Source ::
[start]

Posted on 11/30/2006 8:54:28 AM PST by libertarianPA

LONDON (Reuters) - Huge gifts to charity from U.S. billionaire Warren Buffett and others have won widespread praise, but some say the same economic process that helped earn those fortunes is leaving billions more in dire poverty.

Buffett pledged to give away a mammoth $37 billion of his fortune -- more than most African countries' GDP estimates for this year -- the bulk of which will go to the Bill and Melinda Gates Foundation.

But the size of the gift also highlights growing inequality in the distribution of wealth, even as world economic output doubled in the last 10 years.

"The way we have proceeded with globalization has exacerbated the inequalities because it has been very asymmetric," said Joseph Stiglitz, a Nobel prize-winning economist and professor at Columbia University in New York. "Capital moves more freely than labor and that means that the bargaining position of workers is disadvantaged relative to capital."

Analysts say the huge numbers of workers coming into the market through globalization in China and India have driven down wages in rich countries by making their workforce compete with much cheaper labor elsewhere.

At the same time, the upside for wages in poor countries is capped by an infinite pool of labor to choose from.

This helps explain the numbers in the 2005 U.N. Human Development Report, which show the richest 50 individuals in the world have a combined income greater than that of the poorest 416 million and that the unequal distribution of income worsened within many countries in the last 20 years.

CULPRITS

To be sure, unfettered economic growth is not solely to blame for growing inequality.

Corrupt national governments help to keep nearly half of Africa's people below the poverty line and inequality rampant in Latin America despite two decades of economic reforms.

Yet even emerging economic powerhouses such as India and China -- whose impressive growth rates have helped lift thousands out of poverty -- are still haunted by widening wealth gaps.

While China's economy expanded nearly 10 percent a year from 2001 to 2003, the average income for the poorest 10 percent of the country's households fell 2.5 percent, according to an analysis by the World Bank.

[end]

Transcribe word for word the passage of the article on wealth inequality starting at "But the size" and ending at "to choose from.". Work solely from the article on wealth inequality.

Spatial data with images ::
[start]

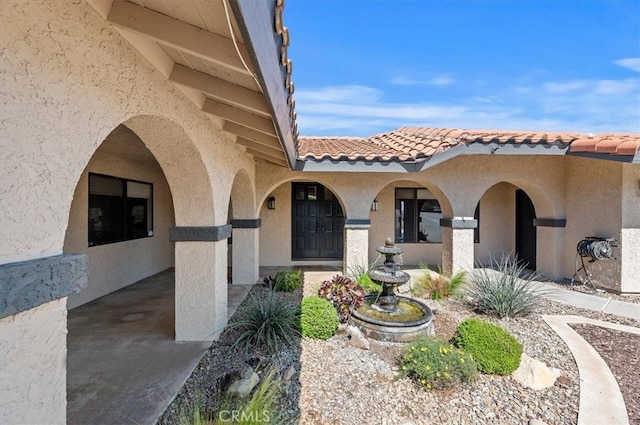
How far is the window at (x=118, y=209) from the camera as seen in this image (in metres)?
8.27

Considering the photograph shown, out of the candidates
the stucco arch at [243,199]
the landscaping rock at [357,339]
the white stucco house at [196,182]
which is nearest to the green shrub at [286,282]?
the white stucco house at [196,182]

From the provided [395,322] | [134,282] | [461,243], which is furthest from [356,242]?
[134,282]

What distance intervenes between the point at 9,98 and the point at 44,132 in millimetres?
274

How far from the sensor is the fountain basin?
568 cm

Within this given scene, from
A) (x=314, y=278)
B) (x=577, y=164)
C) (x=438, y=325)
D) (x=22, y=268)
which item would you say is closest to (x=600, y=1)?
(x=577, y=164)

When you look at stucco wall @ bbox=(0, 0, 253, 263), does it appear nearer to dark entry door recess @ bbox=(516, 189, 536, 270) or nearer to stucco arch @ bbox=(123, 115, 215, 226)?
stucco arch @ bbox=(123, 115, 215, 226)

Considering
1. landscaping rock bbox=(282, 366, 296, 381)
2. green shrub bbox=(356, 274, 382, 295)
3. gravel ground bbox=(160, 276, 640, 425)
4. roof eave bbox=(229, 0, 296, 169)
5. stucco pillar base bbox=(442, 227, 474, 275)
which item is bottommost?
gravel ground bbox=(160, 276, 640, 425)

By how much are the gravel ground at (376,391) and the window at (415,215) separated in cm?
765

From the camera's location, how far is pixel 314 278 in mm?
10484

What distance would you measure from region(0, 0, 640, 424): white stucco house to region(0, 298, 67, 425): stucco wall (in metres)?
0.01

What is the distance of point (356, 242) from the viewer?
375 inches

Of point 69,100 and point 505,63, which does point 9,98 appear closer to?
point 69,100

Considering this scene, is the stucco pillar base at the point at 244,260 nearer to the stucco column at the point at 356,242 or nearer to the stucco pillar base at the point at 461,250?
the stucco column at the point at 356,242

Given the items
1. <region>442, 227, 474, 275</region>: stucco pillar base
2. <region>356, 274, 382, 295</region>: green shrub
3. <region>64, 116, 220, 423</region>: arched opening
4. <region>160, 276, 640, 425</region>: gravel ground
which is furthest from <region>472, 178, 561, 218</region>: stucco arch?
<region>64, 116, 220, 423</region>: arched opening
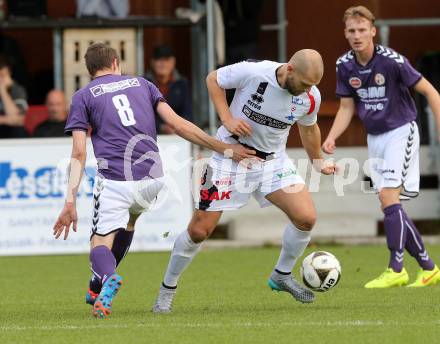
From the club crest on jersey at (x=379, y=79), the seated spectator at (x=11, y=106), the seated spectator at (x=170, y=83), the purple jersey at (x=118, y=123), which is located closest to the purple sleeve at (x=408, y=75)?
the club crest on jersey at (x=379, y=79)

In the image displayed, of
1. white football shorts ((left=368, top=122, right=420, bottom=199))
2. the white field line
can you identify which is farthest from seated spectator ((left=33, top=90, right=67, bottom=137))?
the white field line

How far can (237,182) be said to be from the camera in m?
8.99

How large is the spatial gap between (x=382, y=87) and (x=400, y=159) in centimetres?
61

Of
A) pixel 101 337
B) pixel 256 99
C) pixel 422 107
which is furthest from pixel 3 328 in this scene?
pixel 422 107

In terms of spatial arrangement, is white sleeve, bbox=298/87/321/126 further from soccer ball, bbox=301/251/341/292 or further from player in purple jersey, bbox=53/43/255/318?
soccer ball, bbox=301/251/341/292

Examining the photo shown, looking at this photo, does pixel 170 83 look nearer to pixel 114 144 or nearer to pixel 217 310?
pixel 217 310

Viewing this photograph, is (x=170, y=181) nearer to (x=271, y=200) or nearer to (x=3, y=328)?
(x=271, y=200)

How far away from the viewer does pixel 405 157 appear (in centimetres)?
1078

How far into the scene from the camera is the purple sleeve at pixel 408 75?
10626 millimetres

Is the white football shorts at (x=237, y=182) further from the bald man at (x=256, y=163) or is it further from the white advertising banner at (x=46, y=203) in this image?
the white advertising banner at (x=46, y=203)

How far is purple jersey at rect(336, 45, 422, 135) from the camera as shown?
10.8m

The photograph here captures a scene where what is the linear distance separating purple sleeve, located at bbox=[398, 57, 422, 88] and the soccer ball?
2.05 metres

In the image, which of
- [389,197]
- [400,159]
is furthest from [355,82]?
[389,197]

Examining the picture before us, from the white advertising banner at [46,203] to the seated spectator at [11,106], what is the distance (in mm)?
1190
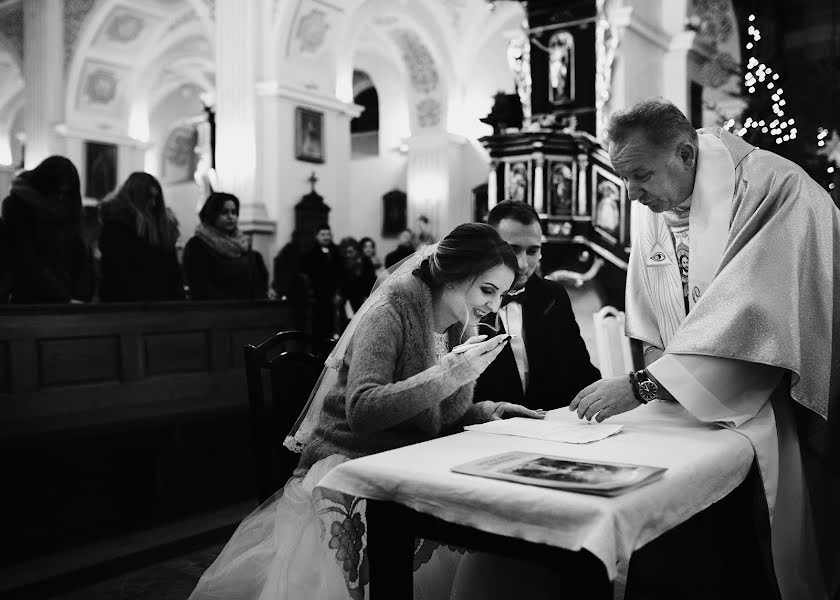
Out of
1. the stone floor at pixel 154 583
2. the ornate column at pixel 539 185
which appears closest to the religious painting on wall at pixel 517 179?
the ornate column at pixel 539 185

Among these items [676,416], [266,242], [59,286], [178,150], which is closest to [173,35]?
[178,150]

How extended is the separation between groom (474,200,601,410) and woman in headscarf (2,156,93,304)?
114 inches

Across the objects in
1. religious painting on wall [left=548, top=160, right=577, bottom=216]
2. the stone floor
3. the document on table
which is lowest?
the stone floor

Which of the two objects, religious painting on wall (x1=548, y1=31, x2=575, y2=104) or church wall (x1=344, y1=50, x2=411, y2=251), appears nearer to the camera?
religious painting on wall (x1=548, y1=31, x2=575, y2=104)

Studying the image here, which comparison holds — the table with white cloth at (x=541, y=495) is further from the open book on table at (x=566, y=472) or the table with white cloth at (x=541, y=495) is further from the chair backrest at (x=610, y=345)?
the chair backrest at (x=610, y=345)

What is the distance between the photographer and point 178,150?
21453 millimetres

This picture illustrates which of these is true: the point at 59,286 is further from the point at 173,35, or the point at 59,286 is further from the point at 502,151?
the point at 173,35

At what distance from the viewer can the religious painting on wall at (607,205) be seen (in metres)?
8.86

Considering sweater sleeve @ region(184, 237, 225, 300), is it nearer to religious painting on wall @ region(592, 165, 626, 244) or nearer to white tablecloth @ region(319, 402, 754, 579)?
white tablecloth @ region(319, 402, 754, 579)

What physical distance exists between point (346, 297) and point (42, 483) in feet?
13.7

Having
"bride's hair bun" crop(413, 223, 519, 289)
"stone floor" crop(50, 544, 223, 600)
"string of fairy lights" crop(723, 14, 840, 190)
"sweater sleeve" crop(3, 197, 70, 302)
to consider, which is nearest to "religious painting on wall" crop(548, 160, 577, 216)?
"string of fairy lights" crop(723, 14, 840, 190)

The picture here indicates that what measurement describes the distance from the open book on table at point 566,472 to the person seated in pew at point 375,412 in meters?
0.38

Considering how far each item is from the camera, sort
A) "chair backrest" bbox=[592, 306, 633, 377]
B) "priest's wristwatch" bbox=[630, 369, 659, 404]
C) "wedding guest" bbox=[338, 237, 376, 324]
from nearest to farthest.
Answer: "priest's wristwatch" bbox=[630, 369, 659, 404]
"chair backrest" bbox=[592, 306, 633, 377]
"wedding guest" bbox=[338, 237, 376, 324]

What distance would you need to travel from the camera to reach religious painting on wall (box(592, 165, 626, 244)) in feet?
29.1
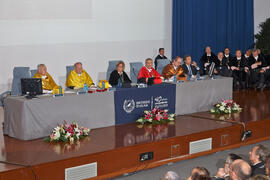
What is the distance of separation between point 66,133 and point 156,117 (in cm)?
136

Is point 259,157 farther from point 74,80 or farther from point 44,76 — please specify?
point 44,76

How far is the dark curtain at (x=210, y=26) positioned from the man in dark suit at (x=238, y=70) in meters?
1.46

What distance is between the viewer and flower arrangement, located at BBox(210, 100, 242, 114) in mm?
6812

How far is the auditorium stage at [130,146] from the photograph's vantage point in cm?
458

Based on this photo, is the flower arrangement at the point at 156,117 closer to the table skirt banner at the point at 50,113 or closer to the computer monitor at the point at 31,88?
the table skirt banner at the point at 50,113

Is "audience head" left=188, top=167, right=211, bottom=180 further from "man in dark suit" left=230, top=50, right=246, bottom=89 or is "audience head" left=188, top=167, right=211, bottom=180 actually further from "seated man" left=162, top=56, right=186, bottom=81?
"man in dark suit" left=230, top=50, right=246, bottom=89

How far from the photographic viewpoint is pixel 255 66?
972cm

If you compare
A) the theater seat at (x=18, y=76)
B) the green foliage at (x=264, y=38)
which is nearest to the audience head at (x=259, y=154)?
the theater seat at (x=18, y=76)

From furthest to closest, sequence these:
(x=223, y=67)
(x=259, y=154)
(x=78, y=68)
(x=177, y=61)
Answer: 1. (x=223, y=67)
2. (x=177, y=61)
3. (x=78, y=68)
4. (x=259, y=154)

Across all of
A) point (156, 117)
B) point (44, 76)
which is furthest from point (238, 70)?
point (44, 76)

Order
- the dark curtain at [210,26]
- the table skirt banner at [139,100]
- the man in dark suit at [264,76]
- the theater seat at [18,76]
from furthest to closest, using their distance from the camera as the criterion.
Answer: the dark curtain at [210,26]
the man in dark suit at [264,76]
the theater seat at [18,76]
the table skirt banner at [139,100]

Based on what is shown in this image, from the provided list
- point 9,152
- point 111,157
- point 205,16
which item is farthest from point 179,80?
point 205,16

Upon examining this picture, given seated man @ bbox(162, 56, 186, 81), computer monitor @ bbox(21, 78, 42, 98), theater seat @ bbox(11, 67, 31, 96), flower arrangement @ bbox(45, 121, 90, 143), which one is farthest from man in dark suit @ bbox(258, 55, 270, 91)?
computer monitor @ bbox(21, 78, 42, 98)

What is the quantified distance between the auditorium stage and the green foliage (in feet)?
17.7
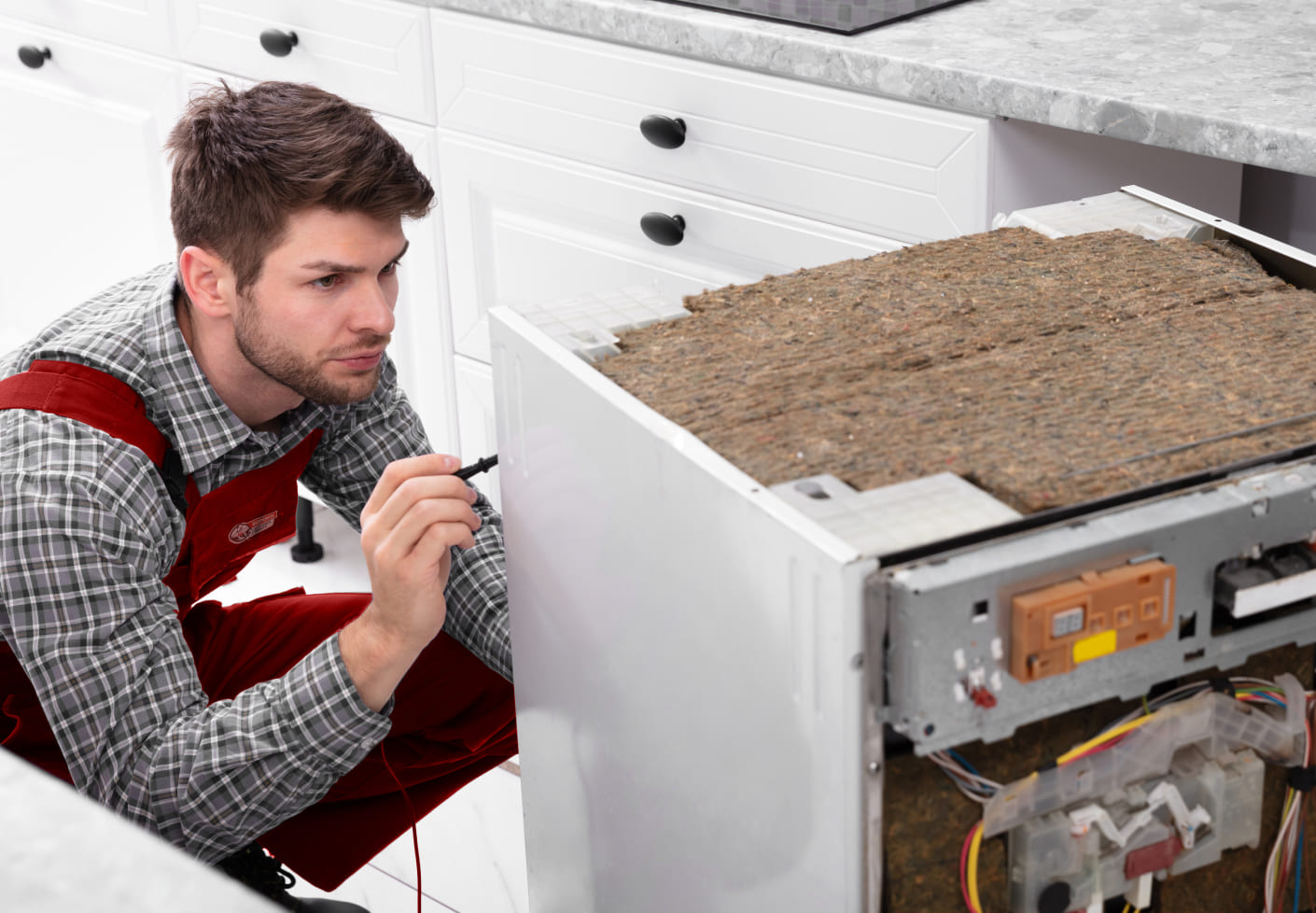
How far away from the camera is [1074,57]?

[end]

Answer to this problem ::
But the size of the gift also highlights growing inequality in the distribution of wealth, even as world economic output doubled in the last 10 years.

"The way we have proceeded with globalization has exacerbated the inequalities because it has been very asymmetric," said Joseph Stiglitz, a Nobel prize-winning economist and professor at Columbia University in New York. "Capital moves more freely than labor and that means that the bargaining position of workers is disadvantaged relative to capital."

Analysts say the huge numbers of workers coming into the market through globalization in China and India have driven down wages in rich countries by making their workforce compete with much cheaper labor elsewhere.

At the same time, the upside for wages in poor countries is capped by an infinite pool of labor to choose from.